Classical linear algebraic algorithms guarantee high accuracy in exchange for high computational cost. These costs can be infeasible in modern applications, so over the last two decades, randomized algorithms have been developed that allow a user-specified trade-off between accuracy and computational efficiency when dealing with massive data sets. The intuition is that when dealing with an excess of structured data (e.g., a large matrix which has low numerical rank), one can toss away a large portion of this data, thereby reducing the computational load, without introducing much additional error into the computation. In this talk we look at the design and performance analysis of several numerical linear algebra and machine learning algorithms--- including linear solvers, approximate kernel machines, and tensor low-rank decomposition--- based upon this principle.

Computational mean-field games: from conventional methods to deep generative models

Data Science Seminar

Jiajia Yu (Duke University)

Abstract

Mean-field games study the behavior of a large number of rational agents in a non-cooperative game. It has wide applications in various fields. But it is not easy to solve the mean-field game numerically because of its complicated structure.

In the first part of my talk, I will present an efficient and flexible algorithm for dynamic mean-field games. The algorithm is based on an accelerated proximal gradient method. It consists of an easy-to-implement gradient descent step and a projection step equivalent to solving an elliptic equation. We also extend the setting of mean-field games and the algorithm to manifolds. In the second part of my talk, I will bridge mean-field games with a deep generative model which is called normalizing flows. The connection gives a computational approach for high-dimensional mean-field games and improves the training of the generative model.

The first part is based on joint works with Rongjie Lai (Purdue), Wuchen Li (UofSC) and Stanley Osher (UCLA). The second part is based on a joint work with Han Huang (RPI), Rongjie Lai (Purdue) and Jie Chen (IBM).

Distinct spatiotemporal tumor-immune ecologies define therapeutic response in NSCLC patients

Industrial Problems Seminar 

Sandhya Prabhakaran (Moffitt Cancer Centre)

Abstract

The talk will be geared towards a general audience. The goal of this talk is to explain importance of data, and the many ways data can be analyzed to benefit patient care. In this talk, I will focus on Non-small cell lung cancer (NSCLC), the patient data we obtained, the computational approaches used, and the potential biomarkers we identified in this process.
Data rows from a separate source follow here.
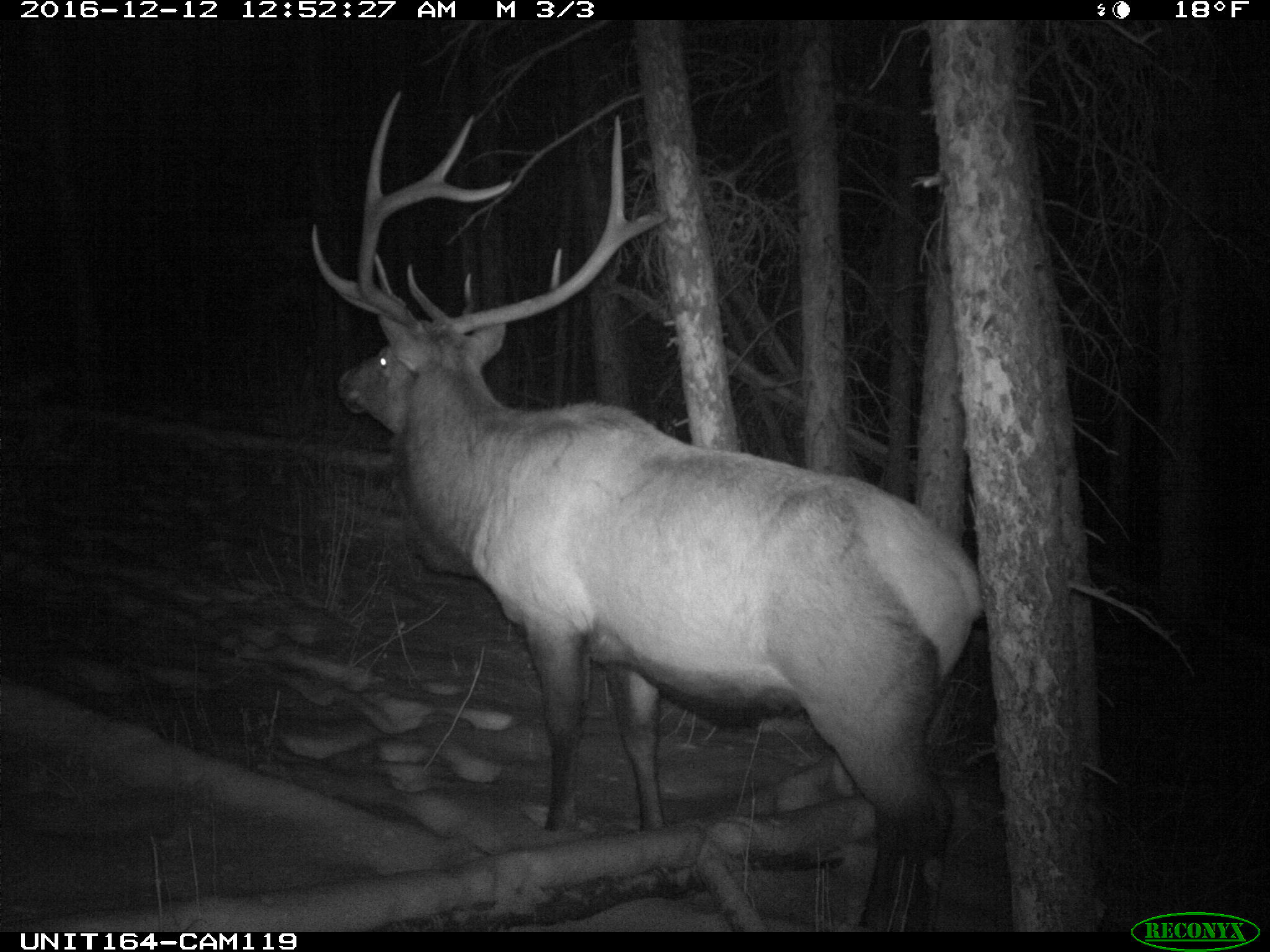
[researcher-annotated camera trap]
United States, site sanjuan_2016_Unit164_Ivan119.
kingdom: Animalia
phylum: Chordata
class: Mammalia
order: Artiodactyla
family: Cervidae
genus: Cervus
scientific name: Cervus elaphus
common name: red deer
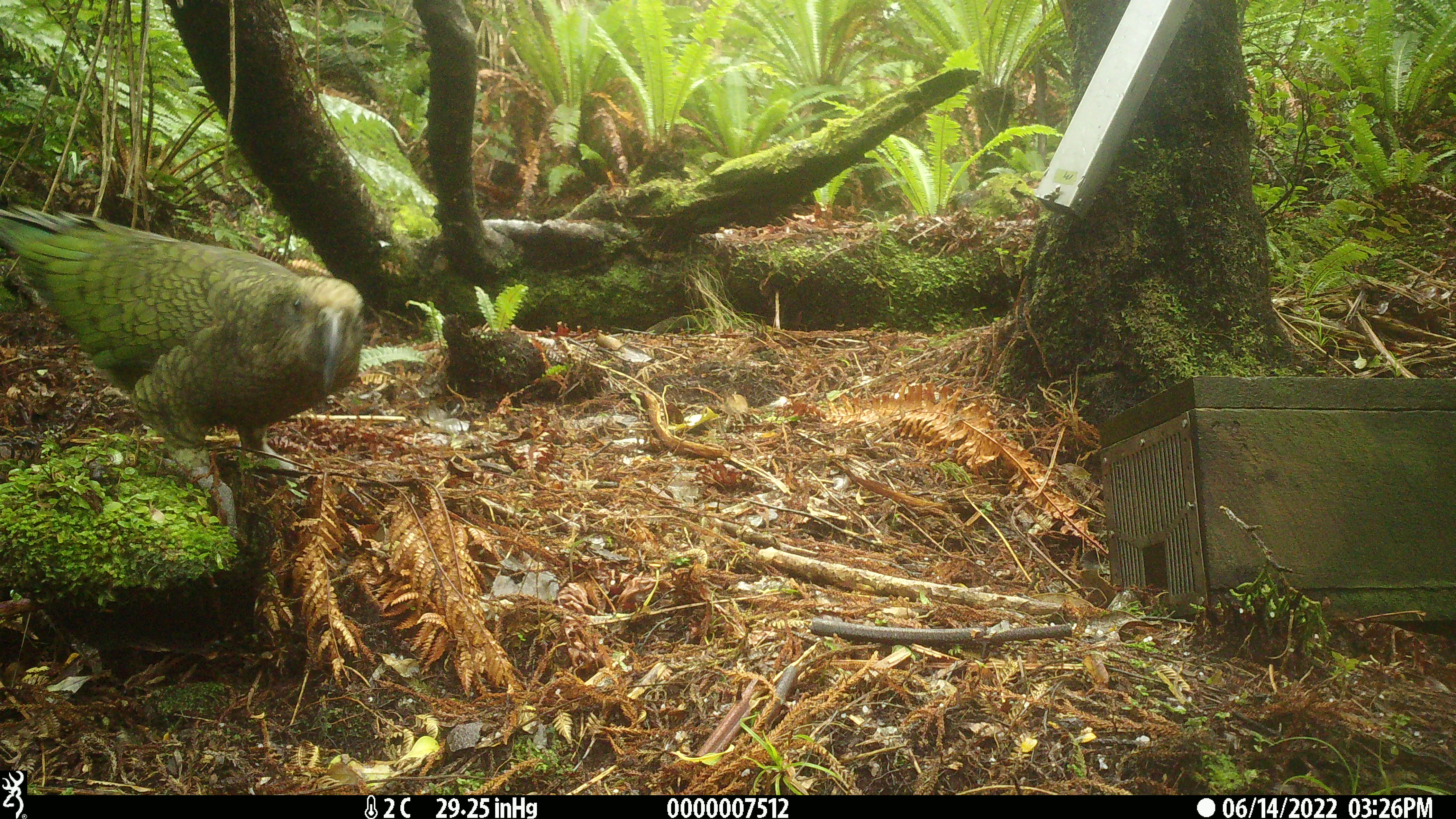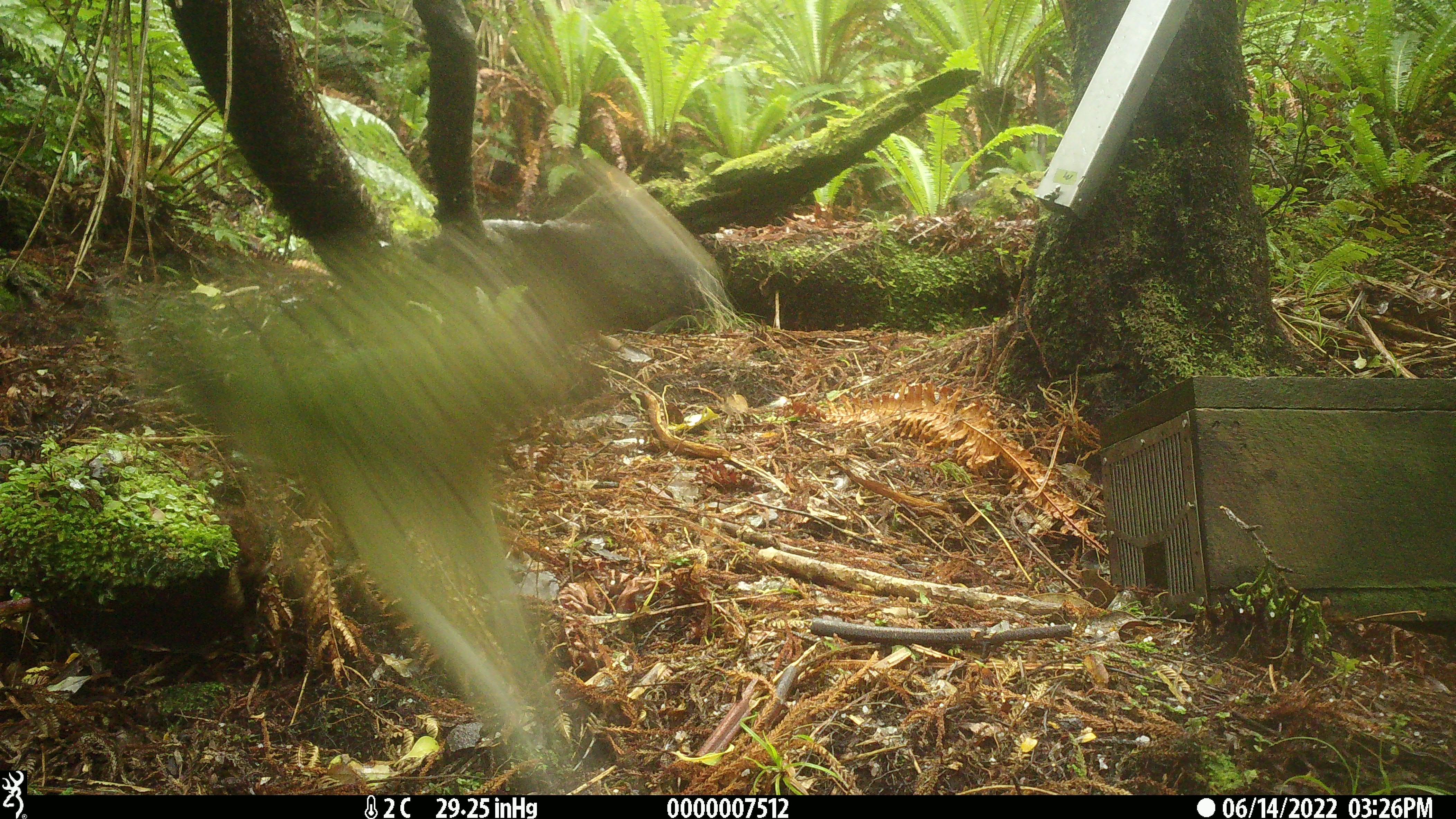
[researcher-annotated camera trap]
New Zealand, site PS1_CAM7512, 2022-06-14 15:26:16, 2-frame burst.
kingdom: Animalia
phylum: Chordata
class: Aves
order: Psittaciformes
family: Strigopidae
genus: Nestor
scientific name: Nestor notabilis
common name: kea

How much can one learn a PDE from its solution?

Data Science Seminar

Yimin Zhong (Auburn University)

Abstract

In this work we study a few basic questions for PDE learning from observed solution data. Using various types of PDEs, we show 1) how the approximate dimension (richness) of the data space spanned by all snapshots along a solution trajectory depends on the differential operator and initial data, and 2) identifiability of a differential operator from solution data on  local patches. Then we propose a consistent and sparse local regression method (CaSLR) for general PDE identification. Our method is data driven and requires minimal amount of local measurements in space and time from a single solution trajectory by enforcing global consistency and sparsity.

Navigating Interdisciplinary Research as a Mathematician

Industrial Problems Seminar

Julie Mitchell (Oak Ridge National Laboratory)

Abstract

Being effective in industrial and team science settings requires the ability to work across disciplines. In this talk, I will reflect on how to be successful working across disciplines and what types of opportunities exist for mathematicians working at national laboratories. I will also reflect on past projects I’ve pursued, which include high-performance computing and machine learning approaches to the understanding of macromolecular structure and binding.